(Scene question records)
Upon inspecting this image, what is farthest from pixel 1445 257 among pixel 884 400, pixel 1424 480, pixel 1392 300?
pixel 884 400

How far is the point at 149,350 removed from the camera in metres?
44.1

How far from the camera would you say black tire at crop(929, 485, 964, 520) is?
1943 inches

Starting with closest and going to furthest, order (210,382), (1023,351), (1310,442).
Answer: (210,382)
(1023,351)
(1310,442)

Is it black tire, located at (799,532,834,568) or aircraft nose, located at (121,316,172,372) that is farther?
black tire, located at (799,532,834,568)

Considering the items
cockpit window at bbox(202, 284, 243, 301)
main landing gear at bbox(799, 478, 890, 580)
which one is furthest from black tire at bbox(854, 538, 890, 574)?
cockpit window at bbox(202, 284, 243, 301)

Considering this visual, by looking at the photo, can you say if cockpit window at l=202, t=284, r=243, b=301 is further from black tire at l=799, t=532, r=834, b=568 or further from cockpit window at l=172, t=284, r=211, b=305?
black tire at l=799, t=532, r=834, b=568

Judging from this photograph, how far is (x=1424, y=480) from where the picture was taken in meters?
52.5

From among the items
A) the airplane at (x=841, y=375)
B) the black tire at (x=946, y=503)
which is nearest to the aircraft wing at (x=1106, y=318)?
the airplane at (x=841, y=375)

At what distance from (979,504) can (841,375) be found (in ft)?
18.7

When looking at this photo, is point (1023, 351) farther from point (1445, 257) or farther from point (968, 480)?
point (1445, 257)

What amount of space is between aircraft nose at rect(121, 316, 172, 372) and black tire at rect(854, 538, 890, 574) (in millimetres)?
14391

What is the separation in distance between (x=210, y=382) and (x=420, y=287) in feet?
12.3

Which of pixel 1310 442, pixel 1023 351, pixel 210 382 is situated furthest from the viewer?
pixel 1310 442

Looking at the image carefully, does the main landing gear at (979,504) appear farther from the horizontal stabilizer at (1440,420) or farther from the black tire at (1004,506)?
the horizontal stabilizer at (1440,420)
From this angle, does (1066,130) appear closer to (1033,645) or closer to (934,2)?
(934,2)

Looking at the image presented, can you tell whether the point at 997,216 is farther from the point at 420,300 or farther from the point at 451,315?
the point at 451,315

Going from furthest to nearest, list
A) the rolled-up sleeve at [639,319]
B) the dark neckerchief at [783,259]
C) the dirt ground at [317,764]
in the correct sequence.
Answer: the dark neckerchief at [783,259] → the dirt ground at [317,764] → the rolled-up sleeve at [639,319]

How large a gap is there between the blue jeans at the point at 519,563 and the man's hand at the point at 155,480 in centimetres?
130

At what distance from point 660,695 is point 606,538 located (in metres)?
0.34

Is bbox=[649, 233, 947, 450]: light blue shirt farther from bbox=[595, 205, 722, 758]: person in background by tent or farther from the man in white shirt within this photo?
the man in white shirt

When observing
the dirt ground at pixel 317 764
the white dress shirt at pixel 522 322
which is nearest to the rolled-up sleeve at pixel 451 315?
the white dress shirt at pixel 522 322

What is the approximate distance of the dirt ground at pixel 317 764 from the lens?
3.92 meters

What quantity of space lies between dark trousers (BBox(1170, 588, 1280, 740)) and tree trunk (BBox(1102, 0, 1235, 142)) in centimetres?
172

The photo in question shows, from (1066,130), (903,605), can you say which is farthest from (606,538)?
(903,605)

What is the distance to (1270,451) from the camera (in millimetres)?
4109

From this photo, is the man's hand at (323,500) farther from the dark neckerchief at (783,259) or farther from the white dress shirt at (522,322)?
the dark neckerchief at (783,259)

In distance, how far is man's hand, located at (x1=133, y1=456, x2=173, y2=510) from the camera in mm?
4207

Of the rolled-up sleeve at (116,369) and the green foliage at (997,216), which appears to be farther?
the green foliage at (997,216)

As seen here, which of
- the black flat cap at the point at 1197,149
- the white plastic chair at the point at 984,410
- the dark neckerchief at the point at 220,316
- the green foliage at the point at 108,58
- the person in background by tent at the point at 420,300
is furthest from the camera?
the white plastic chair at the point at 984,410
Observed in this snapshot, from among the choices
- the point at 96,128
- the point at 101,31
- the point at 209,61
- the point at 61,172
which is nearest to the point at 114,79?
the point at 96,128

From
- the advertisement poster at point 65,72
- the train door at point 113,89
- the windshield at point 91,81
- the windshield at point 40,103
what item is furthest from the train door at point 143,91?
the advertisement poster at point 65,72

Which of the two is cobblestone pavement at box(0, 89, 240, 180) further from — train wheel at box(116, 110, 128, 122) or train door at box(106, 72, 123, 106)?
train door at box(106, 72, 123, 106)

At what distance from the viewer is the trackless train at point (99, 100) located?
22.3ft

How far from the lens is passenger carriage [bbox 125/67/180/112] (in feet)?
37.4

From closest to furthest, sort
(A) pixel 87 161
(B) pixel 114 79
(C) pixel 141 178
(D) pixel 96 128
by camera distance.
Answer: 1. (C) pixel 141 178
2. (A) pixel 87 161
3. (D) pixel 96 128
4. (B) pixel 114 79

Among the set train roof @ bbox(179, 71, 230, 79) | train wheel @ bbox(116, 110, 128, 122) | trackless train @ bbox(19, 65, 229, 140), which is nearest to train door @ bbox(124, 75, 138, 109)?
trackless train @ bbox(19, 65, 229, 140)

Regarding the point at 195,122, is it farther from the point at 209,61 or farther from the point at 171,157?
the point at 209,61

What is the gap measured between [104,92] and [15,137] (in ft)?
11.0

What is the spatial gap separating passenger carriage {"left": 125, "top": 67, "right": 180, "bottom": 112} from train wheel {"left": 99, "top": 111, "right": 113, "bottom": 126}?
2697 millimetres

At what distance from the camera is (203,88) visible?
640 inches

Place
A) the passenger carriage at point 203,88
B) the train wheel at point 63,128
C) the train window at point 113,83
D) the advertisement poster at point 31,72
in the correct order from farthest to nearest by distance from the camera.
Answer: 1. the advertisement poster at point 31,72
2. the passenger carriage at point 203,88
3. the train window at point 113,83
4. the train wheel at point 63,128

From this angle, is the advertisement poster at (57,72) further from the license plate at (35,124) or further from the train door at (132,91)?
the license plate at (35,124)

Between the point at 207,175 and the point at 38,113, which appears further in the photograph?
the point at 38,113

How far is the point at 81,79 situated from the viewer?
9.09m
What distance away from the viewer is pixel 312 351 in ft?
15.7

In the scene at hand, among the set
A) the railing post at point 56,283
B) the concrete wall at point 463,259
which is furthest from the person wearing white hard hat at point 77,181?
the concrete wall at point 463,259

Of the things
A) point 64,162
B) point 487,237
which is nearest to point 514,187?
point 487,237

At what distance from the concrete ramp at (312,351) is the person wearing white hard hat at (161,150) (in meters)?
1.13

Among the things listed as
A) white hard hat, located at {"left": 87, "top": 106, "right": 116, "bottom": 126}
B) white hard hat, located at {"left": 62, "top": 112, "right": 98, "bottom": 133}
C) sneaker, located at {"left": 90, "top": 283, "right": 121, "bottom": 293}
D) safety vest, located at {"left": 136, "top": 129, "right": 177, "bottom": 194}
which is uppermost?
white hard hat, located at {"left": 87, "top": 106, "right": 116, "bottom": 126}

What the exercise asks: Every line from the one containing "Regarding the point" through the end of the data must be repeated exactly, and no other line.

Answer below:
Regarding the point at 195,122, is it farther from the point at 209,61 or farther from the point at 171,157?
the point at 209,61

What is the gap measured between [104,92] and [15,137] (in ft)?
11.0

What is the spatial gap separating passenger carriage {"left": 125, "top": 67, "right": 180, "bottom": 112} from train wheel {"left": 99, "top": 111, "right": 113, "bottom": 126}?
2697 millimetres

At what distance from the camera is (203,88) visible?
640 inches

Place
A) the passenger carriage at point 203,88
B) the train wheel at point 63,128
C) the train window at point 113,83
D) the advertisement poster at point 31,72
in the correct order from farthest to nearest by distance from the camera.
Answer: 1. the advertisement poster at point 31,72
2. the passenger carriage at point 203,88
3. the train window at point 113,83
4. the train wheel at point 63,128

From this angle, is the advertisement poster at (57,72) further from the license plate at (35,124) or further from the train door at (132,91)?
the license plate at (35,124)

Between the point at 207,175 and the point at 38,113, which appears further in the photograph?
the point at 38,113

How far is the point at 81,79 situated from the viewer?
9.09m
What distance away from the viewer is pixel 312 351 in ft?
15.7

In the scene at hand, among the set
A) the railing post at point 56,283
B) the concrete wall at point 463,259
which is furthest from the person wearing white hard hat at point 77,181?
the concrete wall at point 463,259

Of the things
A) point 64,162
B) point 487,237
which is nearest to point 514,187?
point 487,237

At what distance from the concrete ramp at (312,351) is the person wearing white hard hat at (161,150) (in meters)?
1.13

Among the things listed as
A) white hard hat, located at {"left": 87, "top": 106, "right": 116, "bottom": 126}
B) white hard hat, located at {"left": 62, "top": 112, "right": 98, "bottom": 133}
C) sneaker, located at {"left": 90, "top": 283, "right": 121, "bottom": 293}
D) safety vest, located at {"left": 136, "top": 129, "right": 177, "bottom": 194}
which is uppermost?
white hard hat, located at {"left": 87, "top": 106, "right": 116, "bottom": 126}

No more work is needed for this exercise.